_PROVIDED TEXT_

>>>>

# Welcome to Regular Expressions!

What are regular expressions?<br>They're a shorthand in programming for pattern matching.
Data that follows a pattern are recognized, regardless of what the data actually is.<br>
So what does that mean?

Please note: All facts (example strings) are taken from www.twitter.com/qikipedia

## `(###) ###-####`

## `###-##-####`

## `AA 1111`
## `AAA-1111`
## `1AA1111`

## `import re`

In Python, regular expressions and their functions are part of a modlue in the standard library.<br>
To access them, we need to import the module into any code we're running.

In [None]:
import re

In [None]:
# Note: if you run these as-is, you will get an error message.
# Find first instance of a match
# Returns a match object

re.search(pattern, string)


# Find all instances of a match
# Returns a list of all matches

re.findall(pattern, string)

In [None]:
nz_fact = "Since an earthquake hit New Zealand in 2016, the South Island has crept 35 cm closer to the North Island."

# In this case, the pattern = '\d+', the string = nz_fact
re.search('\d+', nz_fact)

In [None]:
# Find the first word with at least 4 letters

lor_fact = "The music for The Lord of the Rings: The Two Towers was ineligible for an Oscar because it reused themes from the first film. This rule was specifically changed in order to allow The Return of the King to be nominated for Best Original Music Score, which it subsequently won."
re.search('[a-z]{4,}', lor_fact)

In [None]:
# Find all the words with at least 4 letters

re.findall('[a-z]{4,}', lor_fact)

# Anchors

Anchors let you match the beginning or end of a string.<br>
Use `^` to match the beginning of a string<br>
Use `$` to match the end of a string.<br>
### Because it doesn't fit anywhere else: Or.
If you'd like to use `OR` in your Regex, use a pipe character, `|`

In [None]:
dk_fact = "Denmark hated the letter Q so much they abolished it in 1872"

# Does this string start with "Den"?

In [None]:
# Does it end with Q?


In [None]:
# Is the fact about Denmark or Sweden?



# Metacharacters

### First, Character Classes
Remember when we used `[a-z]` to find words with at least 4 letters?<br>
Using brackets like that is called a *character class* and allows you to specify a group of characters to search for, such as `[0-9]` for all digits or `[A-Z]` for capital letters. If you *don't* want those characters, add `^` after the first bracket. `[^A-Z]` Will return any character that is not a capital letter. Any combination of characters can be in `[]`. `[aeiou]` is acceptable and will match any vowel.

<<<<

_EXERCISE DATA_
>>>>

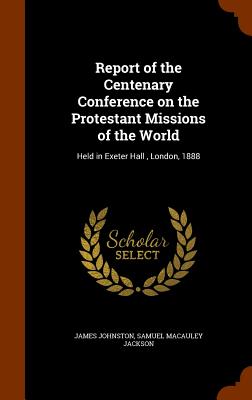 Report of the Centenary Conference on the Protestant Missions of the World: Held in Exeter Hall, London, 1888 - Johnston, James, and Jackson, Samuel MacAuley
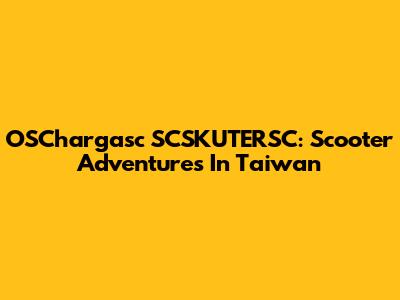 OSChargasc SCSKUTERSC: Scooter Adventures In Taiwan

<<<<
>>>>

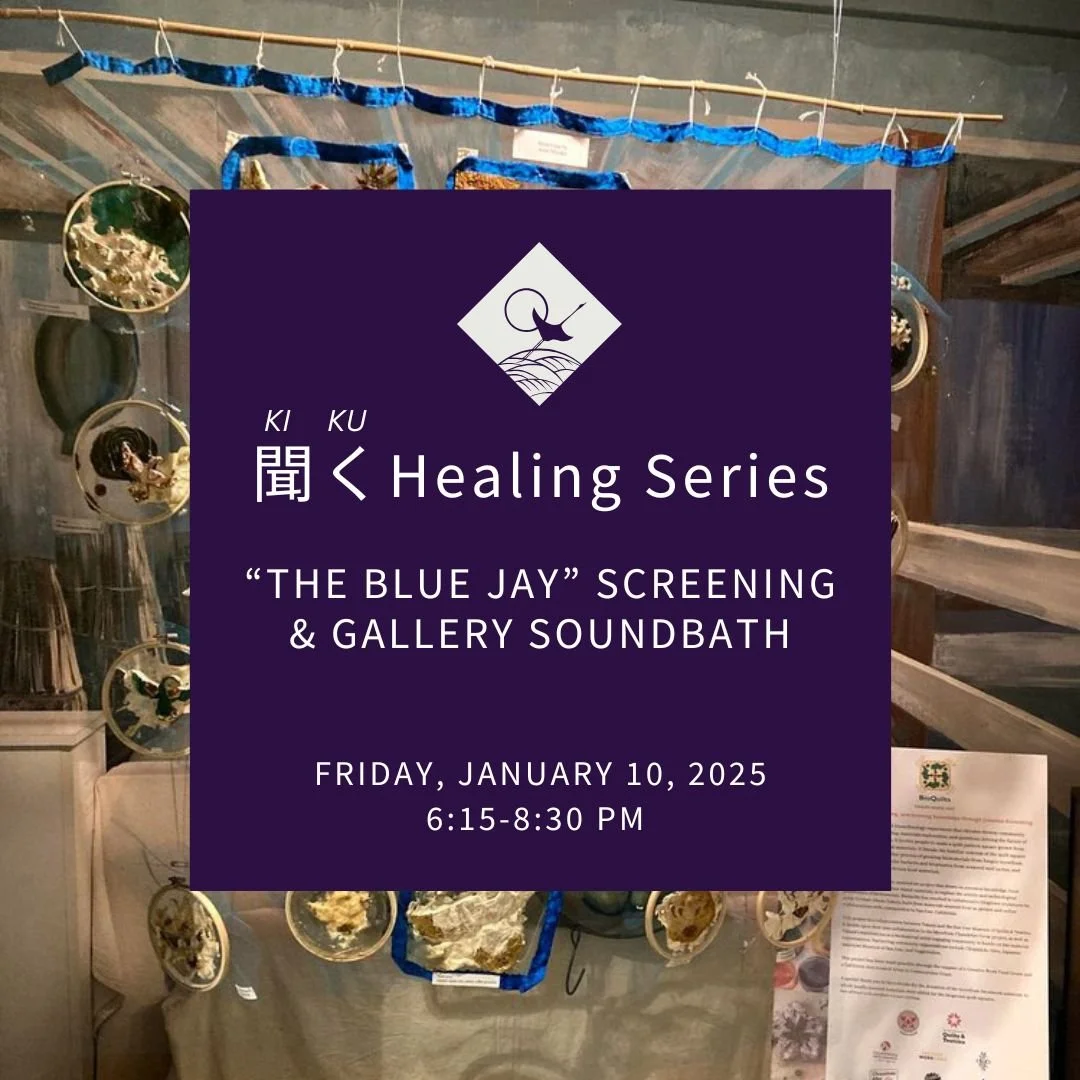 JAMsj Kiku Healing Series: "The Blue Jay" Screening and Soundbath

<<<<

Reproduce the part of the regular expressions text starting with "In Python, regular" and going on through "re.search(pattern, string)", word for word.

In Python, regular expressions and their functions are part of a modlue in the standard library.<br>
To access them, we need to import the module into any code we're running.

In [None]:
import re

In [None]:
# Note: if you run these as-is, you will get an error message.
# Find first instance of a match
# Returns a match object

re.search(pattern, string)